# [Work required]
Rewrite the lines starting at the one containing "From the shot provided, of those options" and ending after the one containing "387, 127, 461</region>", swapping "grass" for "lawn" and keeping everything else unchanged. Return only those lines.

# [Records]
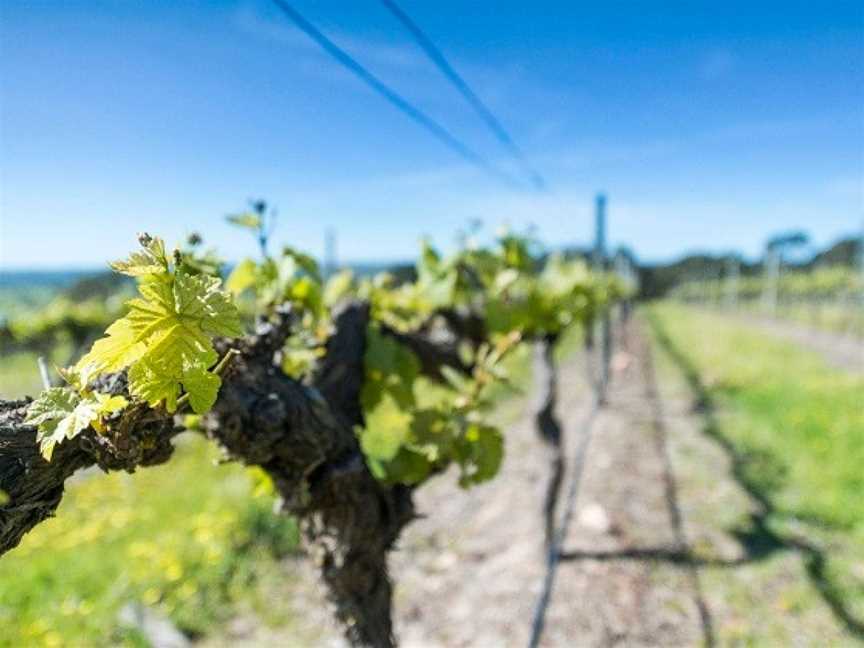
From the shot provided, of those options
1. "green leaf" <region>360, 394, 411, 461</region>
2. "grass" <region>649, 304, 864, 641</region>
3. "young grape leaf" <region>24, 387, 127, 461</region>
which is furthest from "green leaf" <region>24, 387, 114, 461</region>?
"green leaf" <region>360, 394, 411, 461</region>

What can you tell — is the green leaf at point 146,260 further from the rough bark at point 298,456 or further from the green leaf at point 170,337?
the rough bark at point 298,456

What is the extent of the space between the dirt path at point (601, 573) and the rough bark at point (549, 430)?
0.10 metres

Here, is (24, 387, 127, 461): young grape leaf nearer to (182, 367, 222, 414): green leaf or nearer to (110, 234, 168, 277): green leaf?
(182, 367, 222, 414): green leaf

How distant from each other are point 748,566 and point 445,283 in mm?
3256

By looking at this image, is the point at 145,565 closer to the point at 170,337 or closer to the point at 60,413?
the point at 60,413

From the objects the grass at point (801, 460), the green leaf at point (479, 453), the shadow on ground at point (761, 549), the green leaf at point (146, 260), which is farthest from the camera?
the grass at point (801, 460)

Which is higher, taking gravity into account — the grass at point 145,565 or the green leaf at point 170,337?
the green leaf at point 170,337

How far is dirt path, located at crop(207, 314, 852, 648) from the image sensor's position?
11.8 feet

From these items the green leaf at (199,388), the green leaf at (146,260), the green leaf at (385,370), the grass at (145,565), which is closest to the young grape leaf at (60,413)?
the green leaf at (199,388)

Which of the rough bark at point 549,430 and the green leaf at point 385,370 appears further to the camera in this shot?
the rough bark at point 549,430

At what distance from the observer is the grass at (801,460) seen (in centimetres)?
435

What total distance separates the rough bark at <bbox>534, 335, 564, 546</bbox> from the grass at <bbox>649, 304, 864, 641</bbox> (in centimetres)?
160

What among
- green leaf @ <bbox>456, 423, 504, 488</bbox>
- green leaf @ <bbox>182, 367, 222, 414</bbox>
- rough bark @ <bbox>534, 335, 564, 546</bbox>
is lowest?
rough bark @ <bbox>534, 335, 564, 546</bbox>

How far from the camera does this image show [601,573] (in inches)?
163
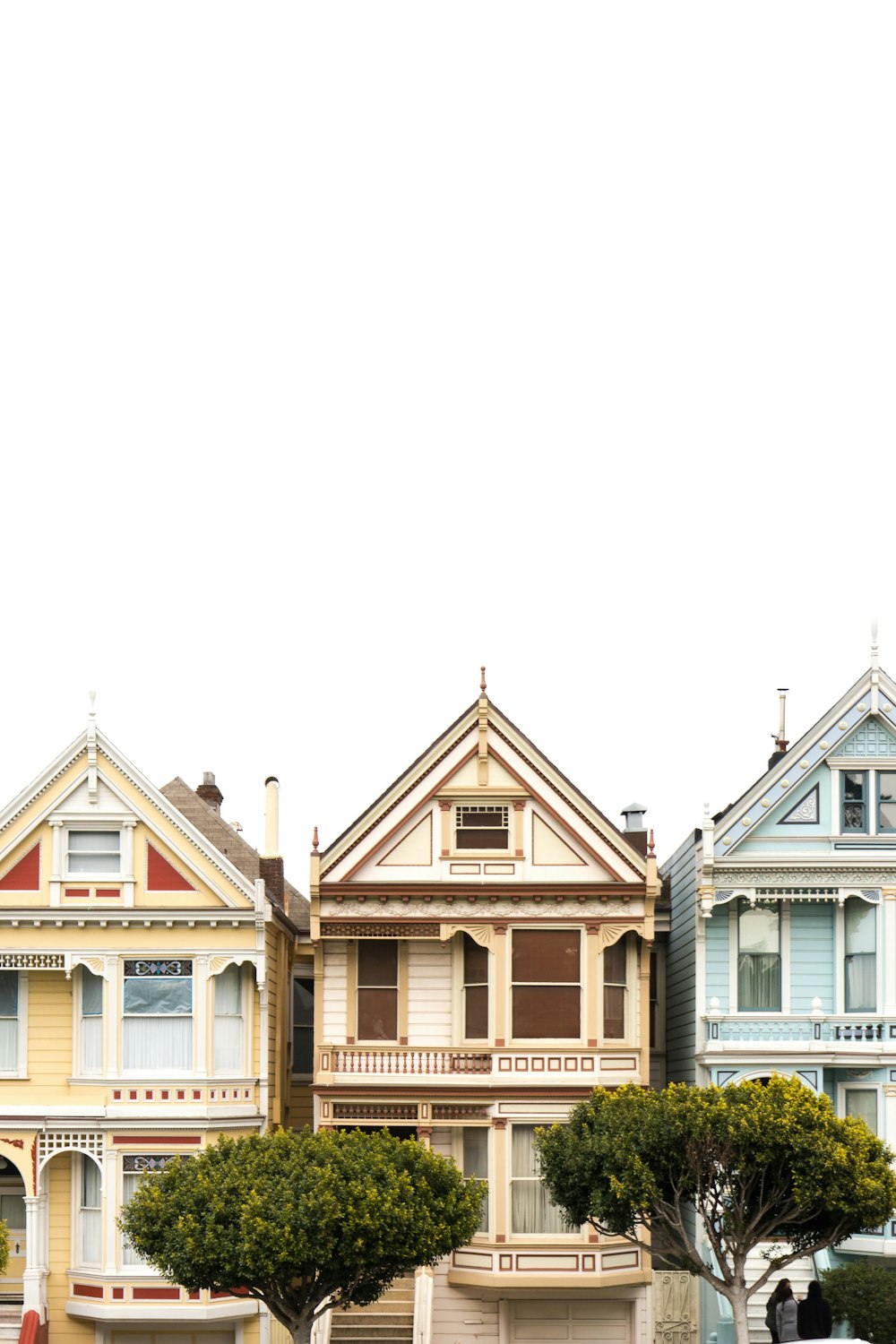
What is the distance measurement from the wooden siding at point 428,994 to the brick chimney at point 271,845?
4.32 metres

* * *

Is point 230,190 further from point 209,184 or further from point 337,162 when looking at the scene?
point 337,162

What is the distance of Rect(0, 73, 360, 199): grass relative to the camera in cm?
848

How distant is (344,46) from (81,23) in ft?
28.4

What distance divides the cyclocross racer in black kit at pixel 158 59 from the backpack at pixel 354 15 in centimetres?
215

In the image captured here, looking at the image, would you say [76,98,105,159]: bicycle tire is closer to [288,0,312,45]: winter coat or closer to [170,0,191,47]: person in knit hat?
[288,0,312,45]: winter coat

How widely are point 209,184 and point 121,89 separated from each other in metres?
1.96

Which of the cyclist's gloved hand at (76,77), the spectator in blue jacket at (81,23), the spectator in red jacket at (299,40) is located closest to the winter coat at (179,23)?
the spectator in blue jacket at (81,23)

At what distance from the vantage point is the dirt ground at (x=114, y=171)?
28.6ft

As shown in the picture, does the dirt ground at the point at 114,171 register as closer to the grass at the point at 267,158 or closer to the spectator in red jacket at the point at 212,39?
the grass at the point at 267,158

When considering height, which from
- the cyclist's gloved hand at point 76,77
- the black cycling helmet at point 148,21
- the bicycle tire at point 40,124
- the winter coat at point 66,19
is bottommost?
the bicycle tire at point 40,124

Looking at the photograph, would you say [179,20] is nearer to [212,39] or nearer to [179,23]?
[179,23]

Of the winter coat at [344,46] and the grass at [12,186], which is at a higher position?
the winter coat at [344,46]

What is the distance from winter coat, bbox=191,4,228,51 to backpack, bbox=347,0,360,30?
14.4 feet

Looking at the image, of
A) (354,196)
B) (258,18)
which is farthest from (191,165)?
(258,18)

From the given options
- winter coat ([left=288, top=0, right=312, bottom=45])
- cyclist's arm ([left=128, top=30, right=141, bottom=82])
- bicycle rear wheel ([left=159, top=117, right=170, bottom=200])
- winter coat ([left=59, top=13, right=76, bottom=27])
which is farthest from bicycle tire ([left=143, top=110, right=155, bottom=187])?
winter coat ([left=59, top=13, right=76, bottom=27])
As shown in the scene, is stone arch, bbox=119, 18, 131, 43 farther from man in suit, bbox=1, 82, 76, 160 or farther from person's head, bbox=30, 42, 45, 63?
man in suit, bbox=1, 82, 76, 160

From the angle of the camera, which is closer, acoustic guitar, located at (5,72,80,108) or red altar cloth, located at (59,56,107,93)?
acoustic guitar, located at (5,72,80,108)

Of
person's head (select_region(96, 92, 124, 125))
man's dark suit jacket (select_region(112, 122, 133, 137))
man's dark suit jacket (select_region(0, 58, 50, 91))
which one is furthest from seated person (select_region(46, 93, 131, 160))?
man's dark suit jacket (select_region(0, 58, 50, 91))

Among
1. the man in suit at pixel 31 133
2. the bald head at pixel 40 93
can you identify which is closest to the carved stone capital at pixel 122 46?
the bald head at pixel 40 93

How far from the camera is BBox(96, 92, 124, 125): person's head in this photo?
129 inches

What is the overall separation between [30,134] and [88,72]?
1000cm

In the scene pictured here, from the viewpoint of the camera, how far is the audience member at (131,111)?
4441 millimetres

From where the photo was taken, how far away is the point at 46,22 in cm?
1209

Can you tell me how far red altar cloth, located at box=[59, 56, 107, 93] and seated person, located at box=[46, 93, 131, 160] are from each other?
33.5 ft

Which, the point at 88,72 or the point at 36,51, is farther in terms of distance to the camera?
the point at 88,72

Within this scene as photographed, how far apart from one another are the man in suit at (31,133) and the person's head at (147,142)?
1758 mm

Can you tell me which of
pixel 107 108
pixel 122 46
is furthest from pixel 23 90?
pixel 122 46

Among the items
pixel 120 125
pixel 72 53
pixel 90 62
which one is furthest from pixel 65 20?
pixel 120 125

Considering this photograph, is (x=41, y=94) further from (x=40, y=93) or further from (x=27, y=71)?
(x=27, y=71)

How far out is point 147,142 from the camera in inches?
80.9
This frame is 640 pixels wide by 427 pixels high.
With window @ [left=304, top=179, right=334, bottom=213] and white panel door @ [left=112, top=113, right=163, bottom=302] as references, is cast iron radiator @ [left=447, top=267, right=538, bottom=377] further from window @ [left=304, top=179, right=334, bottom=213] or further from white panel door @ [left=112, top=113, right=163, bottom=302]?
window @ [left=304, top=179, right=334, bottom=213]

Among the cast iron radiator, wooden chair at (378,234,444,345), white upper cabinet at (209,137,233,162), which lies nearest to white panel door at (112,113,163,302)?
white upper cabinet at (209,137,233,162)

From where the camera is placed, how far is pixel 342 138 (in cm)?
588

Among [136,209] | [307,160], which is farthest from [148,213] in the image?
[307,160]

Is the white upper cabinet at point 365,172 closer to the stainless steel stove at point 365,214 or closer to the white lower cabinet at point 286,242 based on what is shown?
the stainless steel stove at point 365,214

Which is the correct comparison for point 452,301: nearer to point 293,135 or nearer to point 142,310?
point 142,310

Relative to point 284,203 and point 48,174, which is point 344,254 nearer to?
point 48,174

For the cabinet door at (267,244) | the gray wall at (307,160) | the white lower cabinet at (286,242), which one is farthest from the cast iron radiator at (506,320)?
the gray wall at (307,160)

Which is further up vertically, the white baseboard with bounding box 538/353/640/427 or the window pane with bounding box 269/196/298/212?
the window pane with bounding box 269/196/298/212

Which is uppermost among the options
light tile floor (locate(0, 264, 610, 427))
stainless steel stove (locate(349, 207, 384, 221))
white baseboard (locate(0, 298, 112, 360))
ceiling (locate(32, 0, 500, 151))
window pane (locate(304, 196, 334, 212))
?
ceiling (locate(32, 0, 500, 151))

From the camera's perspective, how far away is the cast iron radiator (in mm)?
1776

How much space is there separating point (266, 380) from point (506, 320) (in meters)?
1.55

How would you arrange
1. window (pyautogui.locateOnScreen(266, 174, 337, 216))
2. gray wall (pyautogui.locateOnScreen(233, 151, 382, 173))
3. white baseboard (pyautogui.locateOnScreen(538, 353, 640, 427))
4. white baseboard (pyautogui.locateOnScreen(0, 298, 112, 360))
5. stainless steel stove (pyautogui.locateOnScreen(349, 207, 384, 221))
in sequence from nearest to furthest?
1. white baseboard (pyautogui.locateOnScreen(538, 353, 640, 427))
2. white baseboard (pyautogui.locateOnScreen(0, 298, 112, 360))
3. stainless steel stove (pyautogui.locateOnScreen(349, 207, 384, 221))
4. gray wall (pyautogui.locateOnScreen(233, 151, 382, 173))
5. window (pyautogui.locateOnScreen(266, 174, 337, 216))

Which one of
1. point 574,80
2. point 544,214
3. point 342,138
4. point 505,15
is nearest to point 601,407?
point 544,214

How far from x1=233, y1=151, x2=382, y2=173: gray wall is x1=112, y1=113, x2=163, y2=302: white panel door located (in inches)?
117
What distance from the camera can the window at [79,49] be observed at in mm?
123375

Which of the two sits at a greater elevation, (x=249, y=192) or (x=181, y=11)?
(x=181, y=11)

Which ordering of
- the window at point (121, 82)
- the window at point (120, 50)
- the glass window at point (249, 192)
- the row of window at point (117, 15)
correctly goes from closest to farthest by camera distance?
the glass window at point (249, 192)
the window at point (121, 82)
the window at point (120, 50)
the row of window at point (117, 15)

==

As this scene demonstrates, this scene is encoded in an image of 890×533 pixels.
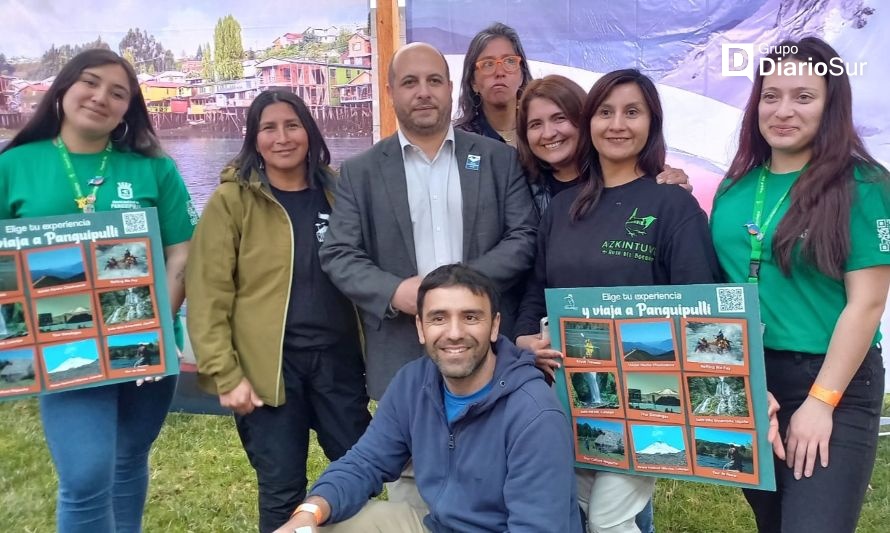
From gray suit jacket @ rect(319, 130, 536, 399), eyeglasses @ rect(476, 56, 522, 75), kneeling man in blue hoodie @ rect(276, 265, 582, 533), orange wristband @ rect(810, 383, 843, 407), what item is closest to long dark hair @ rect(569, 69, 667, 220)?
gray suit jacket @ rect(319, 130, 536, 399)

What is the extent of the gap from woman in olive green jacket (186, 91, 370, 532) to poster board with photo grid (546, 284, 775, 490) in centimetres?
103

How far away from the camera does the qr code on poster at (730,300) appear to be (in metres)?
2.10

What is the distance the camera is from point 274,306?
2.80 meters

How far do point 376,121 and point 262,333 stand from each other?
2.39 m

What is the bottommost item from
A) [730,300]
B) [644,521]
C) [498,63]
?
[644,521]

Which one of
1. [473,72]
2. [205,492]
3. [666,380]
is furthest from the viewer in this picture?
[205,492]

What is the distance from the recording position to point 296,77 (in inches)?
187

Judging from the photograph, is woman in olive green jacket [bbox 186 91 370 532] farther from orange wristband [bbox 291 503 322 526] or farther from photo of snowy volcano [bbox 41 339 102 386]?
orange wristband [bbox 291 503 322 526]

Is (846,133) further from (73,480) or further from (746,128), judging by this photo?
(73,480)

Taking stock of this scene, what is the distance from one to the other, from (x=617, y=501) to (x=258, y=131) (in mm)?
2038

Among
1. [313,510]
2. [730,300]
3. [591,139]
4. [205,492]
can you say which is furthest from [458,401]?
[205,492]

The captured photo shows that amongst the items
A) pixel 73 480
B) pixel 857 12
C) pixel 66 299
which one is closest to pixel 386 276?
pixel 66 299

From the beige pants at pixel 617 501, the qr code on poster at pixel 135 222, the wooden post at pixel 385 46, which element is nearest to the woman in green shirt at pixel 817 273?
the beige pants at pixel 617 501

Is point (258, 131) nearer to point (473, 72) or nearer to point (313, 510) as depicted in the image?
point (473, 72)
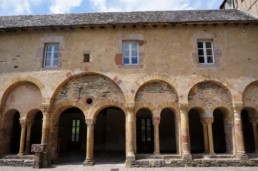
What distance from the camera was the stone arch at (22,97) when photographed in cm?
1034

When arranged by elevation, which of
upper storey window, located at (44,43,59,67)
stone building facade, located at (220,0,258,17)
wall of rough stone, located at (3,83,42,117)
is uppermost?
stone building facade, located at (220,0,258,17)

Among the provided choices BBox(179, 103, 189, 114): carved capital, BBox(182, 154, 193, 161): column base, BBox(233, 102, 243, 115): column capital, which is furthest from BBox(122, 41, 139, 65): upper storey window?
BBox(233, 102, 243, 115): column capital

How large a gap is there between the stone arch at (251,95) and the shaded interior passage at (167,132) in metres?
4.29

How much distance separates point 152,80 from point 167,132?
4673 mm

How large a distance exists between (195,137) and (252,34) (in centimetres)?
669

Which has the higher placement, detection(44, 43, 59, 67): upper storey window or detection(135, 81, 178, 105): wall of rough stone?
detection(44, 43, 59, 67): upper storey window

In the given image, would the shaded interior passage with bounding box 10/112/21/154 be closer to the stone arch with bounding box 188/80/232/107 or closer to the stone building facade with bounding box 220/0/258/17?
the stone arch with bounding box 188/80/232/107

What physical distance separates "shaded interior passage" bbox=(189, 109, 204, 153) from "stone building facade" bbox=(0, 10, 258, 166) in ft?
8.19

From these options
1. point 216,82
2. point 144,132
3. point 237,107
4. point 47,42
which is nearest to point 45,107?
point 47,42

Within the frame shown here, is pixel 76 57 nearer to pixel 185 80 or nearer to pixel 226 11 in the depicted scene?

# [Output for this exercise]
From the shot provided, of those options
1. "green leaf" <region>360, 394, 411, 461</region>
2. "lawn" <region>649, 304, 864, 641</region>
3. "young grape leaf" <region>24, 387, 127, 461</region>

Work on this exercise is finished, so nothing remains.